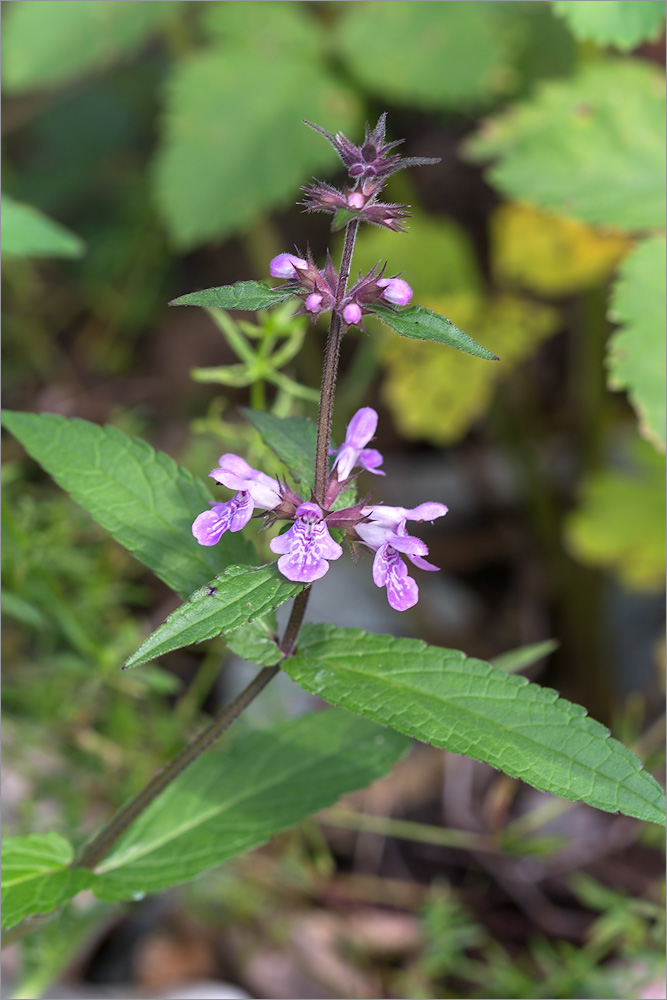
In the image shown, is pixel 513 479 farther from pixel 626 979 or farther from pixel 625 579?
pixel 626 979

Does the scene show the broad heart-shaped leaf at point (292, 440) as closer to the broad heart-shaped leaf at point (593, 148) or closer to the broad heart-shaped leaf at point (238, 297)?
the broad heart-shaped leaf at point (238, 297)

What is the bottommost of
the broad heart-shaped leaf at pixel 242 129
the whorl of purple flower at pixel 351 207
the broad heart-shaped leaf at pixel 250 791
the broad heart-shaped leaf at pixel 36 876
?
the broad heart-shaped leaf at pixel 36 876

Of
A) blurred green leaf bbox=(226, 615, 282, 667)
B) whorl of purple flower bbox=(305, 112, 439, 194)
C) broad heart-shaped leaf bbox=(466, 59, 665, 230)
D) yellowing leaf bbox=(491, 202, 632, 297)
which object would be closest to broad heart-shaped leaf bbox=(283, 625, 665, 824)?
blurred green leaf bbox=(226, 615, 282, 667)

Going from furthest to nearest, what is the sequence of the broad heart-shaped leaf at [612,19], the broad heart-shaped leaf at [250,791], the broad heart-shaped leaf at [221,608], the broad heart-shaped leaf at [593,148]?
the broad heart-shaped leaf at [593,148] < the broad heart-shaped leaf at [612,19] < the broad heart-shaped leaf at [250,791] < the broad heart-shaped leaf at [221,608]

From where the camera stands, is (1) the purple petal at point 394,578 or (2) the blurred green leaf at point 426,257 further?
(2) the blurred green leaf at point 426,257

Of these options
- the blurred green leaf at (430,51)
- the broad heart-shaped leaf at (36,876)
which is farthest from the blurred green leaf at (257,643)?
the blurred green leaf at (430,51)

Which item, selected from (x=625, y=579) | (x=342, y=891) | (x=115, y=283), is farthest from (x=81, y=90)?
(x=342, y=891)

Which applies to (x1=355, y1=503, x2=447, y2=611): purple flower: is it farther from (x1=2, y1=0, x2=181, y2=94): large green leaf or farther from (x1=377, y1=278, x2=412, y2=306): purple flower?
(x1=2, y1=0, x2=181, y2=94): large green leaf
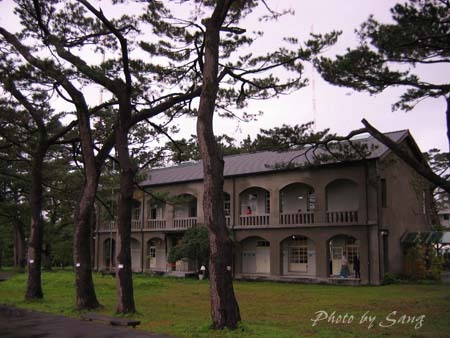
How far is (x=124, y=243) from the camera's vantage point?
13766 mm

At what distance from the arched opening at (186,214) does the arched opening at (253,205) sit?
11.6ft

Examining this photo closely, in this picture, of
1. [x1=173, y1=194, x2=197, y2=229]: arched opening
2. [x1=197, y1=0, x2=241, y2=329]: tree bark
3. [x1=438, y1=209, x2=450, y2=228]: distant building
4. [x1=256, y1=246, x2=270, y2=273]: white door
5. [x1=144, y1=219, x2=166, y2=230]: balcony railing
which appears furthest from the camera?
[x1=438, y1=209, x2=450, y2=228]: distant building

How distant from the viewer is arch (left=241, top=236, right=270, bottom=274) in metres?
34.0

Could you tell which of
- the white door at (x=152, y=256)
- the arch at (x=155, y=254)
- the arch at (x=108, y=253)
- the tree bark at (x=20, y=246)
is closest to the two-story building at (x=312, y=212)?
the arch at (x=155, y=254)

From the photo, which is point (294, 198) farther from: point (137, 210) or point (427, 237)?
point (137, 210)

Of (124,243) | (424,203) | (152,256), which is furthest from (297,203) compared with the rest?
(124,243)

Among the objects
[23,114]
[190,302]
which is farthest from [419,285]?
[23,114]

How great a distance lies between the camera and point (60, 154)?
1162 inches

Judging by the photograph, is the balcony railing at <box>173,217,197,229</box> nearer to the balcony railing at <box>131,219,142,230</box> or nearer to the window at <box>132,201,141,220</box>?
the balcony railing at <box>131,219,142,230</box>

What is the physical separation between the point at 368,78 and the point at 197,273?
21656 mm

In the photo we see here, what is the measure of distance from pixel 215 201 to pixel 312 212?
63.6 feet

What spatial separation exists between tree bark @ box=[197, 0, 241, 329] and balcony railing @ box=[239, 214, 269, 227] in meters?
20.7

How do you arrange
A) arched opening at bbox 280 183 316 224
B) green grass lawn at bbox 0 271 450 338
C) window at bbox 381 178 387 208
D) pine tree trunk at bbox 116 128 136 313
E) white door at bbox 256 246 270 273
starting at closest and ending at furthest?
green grass lawn at bbox 0 271 450 338
pine tree trunk at bbox 116 128 136 313
window at bbox 381 178 387 208
arched opening at bbox 280 183 316 224
white door at bbox 256 246 270 273

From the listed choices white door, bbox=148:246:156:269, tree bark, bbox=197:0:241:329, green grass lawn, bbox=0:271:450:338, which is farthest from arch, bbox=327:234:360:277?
tree bark, bbox=197:0:241:329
* * * * *
Objective: Set down the lines of the records above exactly, apart from the pictures.

Solution for this problem:
In the image shown, is pixel 513 479 farther from pixel 626 979 or farther from pixel 625 579?
pixel 626 979

Does the scene show the broad heart-shaped leaf at point (292, 440) as closer to the broad heart-shaped leaf at point (593, 148) or closer to the broad heart-shaped leaf at point (238, 297)?
the broad heart-shaped leaf at point (238, 297)

What is the bottommost of
the broad heart-shaped leaf at pixel 242 129
the whorl of purple flower at pixel 351 207
the broad heart-shaped leaf at pixel 250 791
the broad heart-shaped leaf at pixel 36 876
?
the broad heart-shaped leaf at pixel 36 876

Of
A) blurred green leaf bbox=(226, 615, 282, 667)
B) whorl of purple flower bbox=(305, 112, 439, 194)
C) broad heart-shaped leaf bbox=(466, 59, 665, 230)
D) yellowing leaf bbox=(491, 202, 632, 297)
which object would be closest to broad heart-shaped leaf bbox=(283, 625, 665, 824)?
blurred green leaf bbox=(226, 615, 282, 667)

Going from furthest to nearest, what is the sequence of the broad heart-shaped leaf at [612,19], the broad heart-shaped leaf at [250,791], the broad heart-shaped leaf at [221,608], the broad heart-shaped leaf at [593,148]?
the broad heart-shaped leaf at [593,148] < the broad heart-shaped leaf at [612,19] < the broad heart-shaped leaf at [250,791] < the broad heart-shaped leaf at [221,608]

From where the camera stands, is (1) the purple petal at point 394,578 or (2) the blurred green leaf at point 426,257 further?
(2) the blurred green leaf at point 426,257

Of these options
- the blurred green leaf at (430,51)
- the broad heart-shaped leaf at (36,876)
which is farthest from the blurred green leaf at (257,643)?
the blurred green leaf at (430,51)

Which item, selected from (x=625, y=579) | (x=342, y=891) | (x=115, y=283), is farthest from (x=81, y=90)?
(x=342, y=891)

Which applies to (x1=355, y1=503, x2=447, y2=611): purple flower: is it farther from (x1=2, y1=0, x2=181, y2=94): large green leaf or farther from (x1=377, y1=278, x2=412, y2=306): purple flower?
(x1=2, y1=0, x2=181, y2=94): large green leaf
How far is (x=124, y=243) from the camera's vantage point?
13766 mm

At what distance from the arched opening at (186,214) does the arched opening at (253,205) sit?
11.6ft

Examining this photo closely, in this picture, of
1. [x1=173, y1=194, x2=197, y2=229]: arched opening
2. [x1=197, y1=0, x2=241, y2=329]: tree bark
3. [x1=438, y1=209, x2=450, y2=228]: distant building
4. [x1=256, y1=246, x2=270, y2=273]: white door
5. [x1=144, y1=219, x2=166, y2=230]: balcony railing
which appears furthest from the camera?
[x1=438, y1=209, x2=450, y2=228]: distant building

How distant from the viewer is arch (left=241, top=236, right=270, bottom=274) in metres?
34.0

Could you tell which of
- the white door at (x=152, y=256)
- the arch at (x=155, y=254)
- the arch at (x=108, y=253)
- the tree bark at (x=20, y=246)
is closest to the two-story building at (x=312, y=212)?
the arch at (x=155, y=254)

From the photo, which is point (294, 198) farther from: point (137, 210) or point (427, 237)?
point (137, 210)

Of (124,243) | (424,203) | (152,256), which is furthest from (297,203) compared with the rest?
(124,243)

Among the objects
[23,114]
[190,302]
which is farthest from [419,285]?
[23,114]

How great a distance lies between the camera and point (60, 154)?
1162 inches

Judging by the photograph, is the balcony railing at <box>173,217,197,229</box> nearer to the balcony railing at <box>131,219,142,230</box> or nearer to the window at <box>132,201,141,220</box>?
the balcony railing at <box>131,219,142,230</box>

What is the physical separation between the point at 368,78 and the point at 197,273?
21656 mm

In the photo we see here, what is the measure of distance from pixel 215 201 to pixel 312 212?
63.6 feet

What spatial separation exists between tree bark @ box=[197, 0, 241, 329] and balcony railing @ box=[239, 214, 269, 227] in meters?
20.7

How do you arrange
A) arched opening at bbox 280 183 316 224
B) green grass lawn at bbox 0 271 450 338
C) window at bbox 381 178 387 208
D) pine tree trunk at bbox 116 128 136 313
E) white door at bbox 256 246 270 273
starting at closest and ending at furthest?
green grass lawn at bbox 0 271 450 338
pine tree trunk at bbox 116 128 136 313
window at bbox 381 178 387 208
arched opening at bbox 280 183 316 224
white door at bbox 256 246 270 273

From the listed choices white door, bbox=148:246:156:269, tree bark, bbox=197:0:241:329, green grass lawn, bbox=0:271:450:338, which is farthest from arch, bbox=327:234:360:277?
tree bark, bbox=197:0:241:329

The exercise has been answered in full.